INCREMENTAL PRECISION NETWORKS USING RESIDUAL INFERENCE AND FINE-GRAIN QUANTIZATION

Organization Name

Inventor(s)

INCREMENTAL PRECISION NETWORKS USING RESIDUAL INFERENCE AND FINE-GRAIN QUANTIZATION - A simplified explanation of the abstract

This abstract first appeared for US patent application 18532795 titled 'INCREMENTAL PRECISION NETWORKS USING RESIDUAL INFERENCE AND FINE-GRAIN QUANTIZATION

Simplified Explanation

The abstract describes a patent application for a technology that determines scale factors for neural network layers and converts tensor data to a different datatype for processing.
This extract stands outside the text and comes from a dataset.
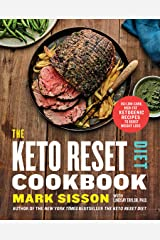 The Keto Reset Diet Cookbook: 150 Low-Carb, High-Fat Ketogenic Recipes to Boost Weight Loss: A Keto Diet Cookbook Kindle Edition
The technology involves determining per-layer scale factors for tensor data in a neural network model.
It converts the tensor data from floating point to an 8-bit datatype.
The converted tensor data is used to generate an output tensor based on the scale factors.

Potential Applications

This technology could be applied in various fields such as image recognition, natural language processing, and autonomous driving systems.

Problems Solved

This technology addresses the challenge of optimizing neural network processing by efficiently converting tensor data to a more compact datatype.

Benefits

The benefits of this technology include improved computational efficiency, reduced memory usage, and potentially faster processing speeds for neural networks.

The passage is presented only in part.